From the early 1940s to the late 1960s, her company appeared on Broadway, in films, toured to more than 87 countries, and were seen by more people than any other Modern Dance troupe of the era. Between 1945 and 1955 she maintained her Dunham School of Dance and Theatre in Manhattan.
Her success brought out her detractors. Academics criticized Dunham’s sense of theatrical; some dance critics found her work too entertaining. And the press could never quite make sense of Dunham the anthropologist and Dunham the sexualized dancer.
In the 1960s, the culture changed dramatically. The Dunham School closed, her dances were considered old fashioned and the bookings dropped. Dunham disbanded the company.
When her performing career was winding down, her educational and political career began.
In 1967, inspired by the Civil Rights struggle, Dunham decided to open a dance school, cultural center and museum in a poor neighborhood in St. Louis. During the 1970s she flourished anew; the center received strong financial support and critical praise, and she started teaching at the Southern Illinois University at Carbondale.
But in the 1980s, President Ronald Reagan was busy defunding the arts and education, as Republicans do, and America’s poorer neighbors went up in crack smoke. Dunham’s cultural center struggled to stay open.

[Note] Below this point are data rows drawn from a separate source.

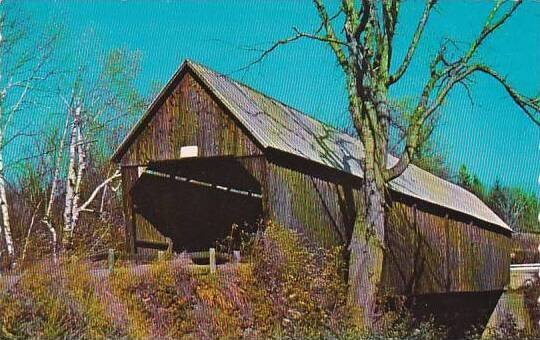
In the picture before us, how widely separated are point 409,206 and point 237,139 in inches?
302

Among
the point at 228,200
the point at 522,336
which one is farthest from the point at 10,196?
the point at 522,336

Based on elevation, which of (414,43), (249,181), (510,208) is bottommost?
(510,208)

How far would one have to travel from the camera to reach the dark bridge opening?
18422mm

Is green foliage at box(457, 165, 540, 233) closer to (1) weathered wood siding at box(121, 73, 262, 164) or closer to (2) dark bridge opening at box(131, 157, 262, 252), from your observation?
(2) dark bridge opening at box(131, 157, 262, 252)

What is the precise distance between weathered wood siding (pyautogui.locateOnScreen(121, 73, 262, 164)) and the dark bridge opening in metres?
1.02

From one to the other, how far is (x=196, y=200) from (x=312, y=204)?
389cm

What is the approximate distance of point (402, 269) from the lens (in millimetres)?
21109

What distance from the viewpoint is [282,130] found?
17859mm

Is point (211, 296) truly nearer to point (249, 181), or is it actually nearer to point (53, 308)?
point (53, 308)

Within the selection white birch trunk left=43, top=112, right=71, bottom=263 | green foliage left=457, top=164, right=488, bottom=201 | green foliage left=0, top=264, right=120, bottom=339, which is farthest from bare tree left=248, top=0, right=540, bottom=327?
green foliage left=457, top=164, right=488, bottom=201

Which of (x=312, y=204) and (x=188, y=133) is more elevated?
(x=188, y=133)

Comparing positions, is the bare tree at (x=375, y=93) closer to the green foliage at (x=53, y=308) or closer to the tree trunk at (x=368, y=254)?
the tree trunk at (x=368, y=254)

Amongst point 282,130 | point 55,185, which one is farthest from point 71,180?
point 282,130

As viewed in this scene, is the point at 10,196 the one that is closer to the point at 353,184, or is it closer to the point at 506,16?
the point at 353,184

Still, during this decade she was honored with many awards: the Albert Schweitzer Music Award; a PBS Dance In America program, Katherine Dunham And Her People; a Kennedy Center Honor.

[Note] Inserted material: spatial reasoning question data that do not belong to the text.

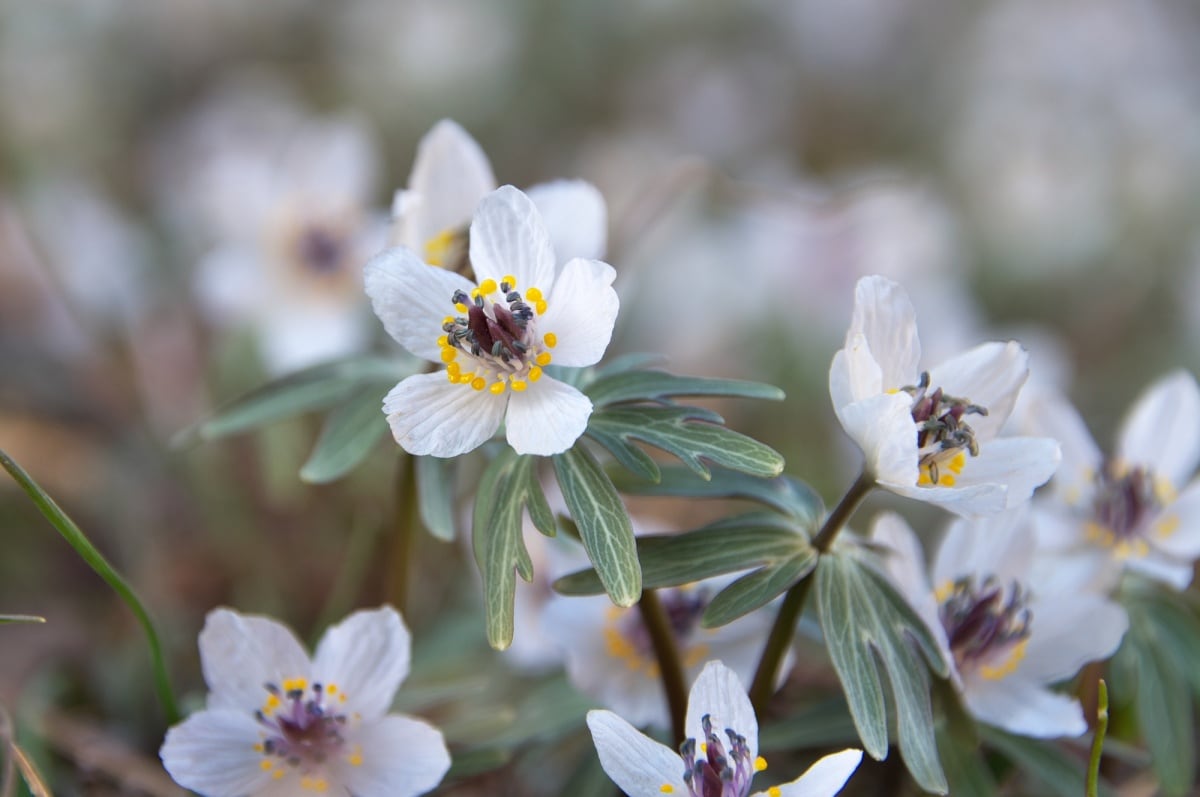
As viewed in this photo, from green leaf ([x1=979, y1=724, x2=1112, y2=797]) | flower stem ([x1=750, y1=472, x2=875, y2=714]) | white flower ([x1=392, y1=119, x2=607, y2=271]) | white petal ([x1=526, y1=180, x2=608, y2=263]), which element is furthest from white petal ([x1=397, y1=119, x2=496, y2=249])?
green leaf ([x1=979, y1=724, x2=1112, y2=797])

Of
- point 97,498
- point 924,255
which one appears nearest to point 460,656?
point 97,498

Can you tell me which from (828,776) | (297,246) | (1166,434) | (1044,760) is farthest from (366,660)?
(297,246)

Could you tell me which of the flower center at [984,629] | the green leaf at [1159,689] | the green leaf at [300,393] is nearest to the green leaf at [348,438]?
the green leaf at [300,393]

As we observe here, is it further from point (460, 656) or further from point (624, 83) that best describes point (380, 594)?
point (624, 83)

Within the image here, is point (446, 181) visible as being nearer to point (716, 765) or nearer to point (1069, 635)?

In 1987, Alvin Ailey had 78-year-old Dunham reset her dances for a presentation by his company, The Magic Of Katherine Dunham. Dunham’s dances were given a new life, but her choreographic career was on the wane. By 1990, East St. Louis was mostly boarded up and Dunham lived in a crumbling building. In Haiti, a military coup made it nearly impossible for her to return to her much-loved island.

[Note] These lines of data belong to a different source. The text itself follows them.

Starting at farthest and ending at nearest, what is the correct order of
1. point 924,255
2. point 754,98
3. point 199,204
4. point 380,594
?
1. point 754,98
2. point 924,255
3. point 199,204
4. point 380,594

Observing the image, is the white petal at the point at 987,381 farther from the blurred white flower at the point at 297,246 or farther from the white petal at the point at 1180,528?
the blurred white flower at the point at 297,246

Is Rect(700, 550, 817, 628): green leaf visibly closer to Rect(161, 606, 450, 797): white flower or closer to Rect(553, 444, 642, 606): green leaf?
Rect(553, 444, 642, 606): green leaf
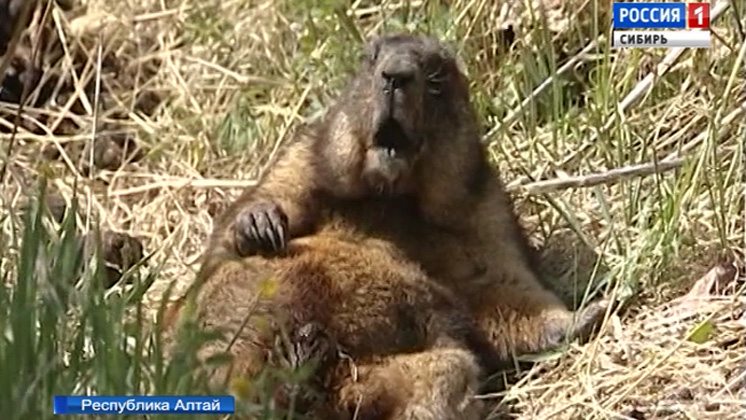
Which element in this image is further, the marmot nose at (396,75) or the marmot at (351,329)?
the marmot nose at (396,75)

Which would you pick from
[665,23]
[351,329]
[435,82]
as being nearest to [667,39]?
[665,23]

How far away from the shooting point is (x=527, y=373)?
12.0ft

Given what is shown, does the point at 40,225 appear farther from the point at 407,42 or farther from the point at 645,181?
the point at 645,181

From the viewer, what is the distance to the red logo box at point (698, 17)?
153 inches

In 1992, 82-year-old Dunham made headlines when she started a 47-day fast to protest against the U.S. government deportation of Haitian refugees and to support the return of deposed dictator Jean-Bertrand Aristide. She stopped only after Aristide personally visited her and begged her not continue.
While Dunham was recognized as “unofficially” representing American cultural life on her foreign tours, she was not treated well by the U.S. State Department. They were very unhappy when her company performed Southland, a ballet that dramatized the lynching of a black man in the racist American South. The State Department was dismayed by the negative view of American society that the ballet presented to foreign audiences. As a result, Dunham would later experience some diplomatic “difficulties” on her tours. The State Department refused to support her company, even when it was entertaining U.S. Army troops, although they took credit for them being “unofficial artistic and cultural representatives.”
In 1939, she married John Pratt, a white set and lighting designer who worked with her in Chicago at the WPA’s Federal Theatre Project. In the summer of 1941, after her national tour in the musical Cabin In The Sky ended, she and Pratt went to Mexico, where interracial marriages were legal. Their marriage ceremony was not recognized as a legal marriage in the USA, a point of law that made trouble them years later. From the beginning of their association in 1938, Pratt designed the sets and every costume Dunham ever wore. He continued as her artistic collaborator until his death in 1986.

At the end she had been diagnosed with cancer. Years of dancing had crippled her knees, she was confined to her wheelchair and slid into dementia. In 1983, a television interviewer asked what her epitaph should be. Dunham’s answered:
“She tried.”
In 2006, Dunham died in her sleep from natural causes in New York City, a month before her 97th birthday.